━━ Supplied entries ━━
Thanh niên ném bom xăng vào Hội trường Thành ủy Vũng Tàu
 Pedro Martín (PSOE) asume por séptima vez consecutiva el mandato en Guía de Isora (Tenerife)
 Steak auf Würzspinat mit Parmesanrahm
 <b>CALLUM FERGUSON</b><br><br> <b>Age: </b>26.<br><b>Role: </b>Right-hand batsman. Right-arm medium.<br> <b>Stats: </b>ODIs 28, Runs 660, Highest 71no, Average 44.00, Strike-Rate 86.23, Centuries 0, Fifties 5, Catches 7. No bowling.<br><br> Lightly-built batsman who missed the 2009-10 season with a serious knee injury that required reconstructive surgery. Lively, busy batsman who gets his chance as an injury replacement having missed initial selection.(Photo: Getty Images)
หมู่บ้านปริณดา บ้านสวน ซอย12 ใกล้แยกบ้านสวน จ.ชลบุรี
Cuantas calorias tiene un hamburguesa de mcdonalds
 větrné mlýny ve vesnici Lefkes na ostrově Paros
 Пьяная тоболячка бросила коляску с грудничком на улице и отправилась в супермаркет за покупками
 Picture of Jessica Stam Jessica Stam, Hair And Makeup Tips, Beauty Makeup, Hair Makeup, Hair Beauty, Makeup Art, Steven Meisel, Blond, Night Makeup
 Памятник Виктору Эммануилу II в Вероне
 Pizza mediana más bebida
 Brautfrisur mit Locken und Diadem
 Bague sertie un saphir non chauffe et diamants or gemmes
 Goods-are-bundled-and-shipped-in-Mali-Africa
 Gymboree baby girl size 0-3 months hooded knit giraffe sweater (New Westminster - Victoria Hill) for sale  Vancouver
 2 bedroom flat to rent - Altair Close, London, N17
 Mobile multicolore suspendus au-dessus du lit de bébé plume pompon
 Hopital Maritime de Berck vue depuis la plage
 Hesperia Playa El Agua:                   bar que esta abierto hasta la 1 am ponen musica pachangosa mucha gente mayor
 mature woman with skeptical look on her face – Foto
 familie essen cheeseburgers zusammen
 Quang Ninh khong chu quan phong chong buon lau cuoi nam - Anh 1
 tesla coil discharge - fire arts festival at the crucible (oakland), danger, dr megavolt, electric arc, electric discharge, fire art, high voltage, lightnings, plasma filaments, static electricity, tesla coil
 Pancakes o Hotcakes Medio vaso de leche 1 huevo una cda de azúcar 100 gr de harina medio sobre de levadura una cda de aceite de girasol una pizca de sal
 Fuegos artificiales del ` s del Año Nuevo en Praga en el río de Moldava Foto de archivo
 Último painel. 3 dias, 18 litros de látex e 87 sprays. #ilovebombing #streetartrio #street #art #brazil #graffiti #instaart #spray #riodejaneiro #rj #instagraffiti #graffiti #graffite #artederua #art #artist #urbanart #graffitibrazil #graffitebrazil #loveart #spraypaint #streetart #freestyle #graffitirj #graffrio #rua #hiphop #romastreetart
━━━
= Work request =
Take every line above carrying "Foto" and return it.

= Your response =
 mature woman with skeptical look on her face – Foto
 Fuegos artificiales del ` s del Año Nuevo en Praga en el río de Moldava Foto de archivo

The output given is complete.